[Date Prev][Date Next] [Thread Prev][Thread Next] [Date Index] [Thread Index]

Re: [Nbd] Question about the expected behaviour of nbd-server for async ops



Alex Bligh <alex@...872...> writes:

> Goswin,
>
> --On 29 May 2011 14:53:01 +0200 Goswin von Brederlow
> <goswin-v-b@...186...> wrote:
>
>> That really sucks documentation wise. Because then you have to start a
>> hunt for further documentation which probably doesn't even exist other
>> than the source.
>>
>> It is ok to say we implement what the linux block layer expects but it
>> should be spelled out in the text or at least name a file to look at for
>> the details. It should not be left this vague.
>
> Point taken. However, it does mean we would end up documenting
> in practice how the linux block layer behaves. Which itself is
> not static.

Which makes it even more important. We are implementing how the block
layer behaves now and not how it behaves next year. So if next year
things break down you need some document telling what behaviour was
implemented as opposed to what linux happens to have now. Otherwise you
can't say if the problem is a bug in the impementation or an
incompatibility with newer linux.

If the two become incompatible then a new protocol version needs to be
done.

>>>> True. And a read reply takes times (lots of data to send). In case there
>>>> are multiple replies pending it would make sense to order them so that
>>>> FUA/FLUSH get priority I think. After that I think all read replies
>>>> should go out in order of their request (oldest first) and write replies
>>>> last. Reason being that something will be waiting for the read while the
>>>> writes are likely cached. On the other hand write replies are tiny and
>>>> sending them first gets them out of the way and clears up dirty pages on
>>>> the client side faster. That might be beneficial too.
>>>>
>>>> What do you think?
>>>
>>> There's no need to specify that in the protocol. It may be how you choose
>>> to implement it in your server; but it might not be how I choose to
>>> implement it in mine. A good example is a RAID0/JBOD server where you
>>> might choose to split the incoming request queue by underlying physical
>>> device (and split requests spanning multiple devices into multiple
>>> requests). Each device's queue could be handled by a separate thread.
>>> This is perfectly permissible, and there needs to be no ordering between
>>> the queues.
>>
>> Obviously. That was purely an implementation question.
>>
>> I think you also misunderstood me. I didn't mean that incoming requests
>> should be ordered in this way but that pending outgoing replies should
>> be.
>
> I don't think I misunderstood. What I meant was that in such a JBOD
> situation, one disk X might be replying more slowly than disk Y
> (say because it happens to have a more seeky load). So a read
> request to disk Y issued after a read request to disk X might
> result in a disk Y reply coming before the reply for disk X.
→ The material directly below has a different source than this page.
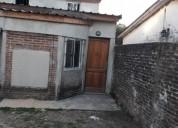 Duplex en alquiler en morris 1 dormitorios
Exactly. The read reply for disk y would be ready to send before the one
for disk X. My case would only arise if both disk X and disk Y are ready
to reply. Which one gets to reply first?

>> But I just thought about something else you wrote that makes this a bad
>> idea. You said that a FLUSH only ensures completed requests have been
>> flushed.
>
> yes
>
>> So if a FLUSH ACKed before a WRITE then the client should
>> assume that WRITE wasn't yet flushed and issue another FLUSH.
>
> If a client wants to flush a particular write, it should just not
> issue the flush until the write is ACK'd. No need to issue two
> flushes. This is the way the request system works, not my design!
>
>> To prevent
>> this a FLUSH ACK should be after any WRITE ACK that it flushed to
>> disk.
>
> No, it need only come after it has flushed any acknowledged writes.
> IE it can send the ACK before the ACK of any other writes (for
> instance unacknowledged ones issued before the flush) it happened to flush
> to disk at the same time.
>
>> So there should be some limits on how much a FUA/FLUSH ACK can
>> skip other replies.
>
> I don't see why it has to be any different to the current linux
> request model. It's a bit odd in some ways, but it is a working system.

Assume it all comes from ignorance of the linux request model. :) But
see other mails, this has been cleared up by now.

[...]
> FUA is normally handled simply by keeping the bit in the request
> and ensuring it writes through.

If only there was a write_fua() system call.

Would it make sense (and result in correct behaviour) to open the
physical disk once normally and once with O_DATASYNC and do any write
with FUA flag over the O_SYNC fd? Would that perform better than doing
write()+fsync() on FUA?

>>> Yes. But it's more than that. If you write to a CoW based filing system,
>>> fsync (and even fdatasync) will ensure the CoW metadata is also flushed
>>> to the device, whereas sync_file_range won't. Without the CoW metadata
>>> being written, the data itself is not really written.
>>
>> Which just means that a CoW based filing system or sparse files don't
>> support FUA.
>
> No, CoW based filing systems *do* support FUA in that they send
> them out. Go trace what (e.g.) btrfs does.

I'm saying an NBD server on a CoW based filing system can't properly do
FUA. Since sync_file_range() will not do the right thing there at all
there is no point in claiming to support FUA. Let the client send FLUSH
requests instead. Same effect in the end.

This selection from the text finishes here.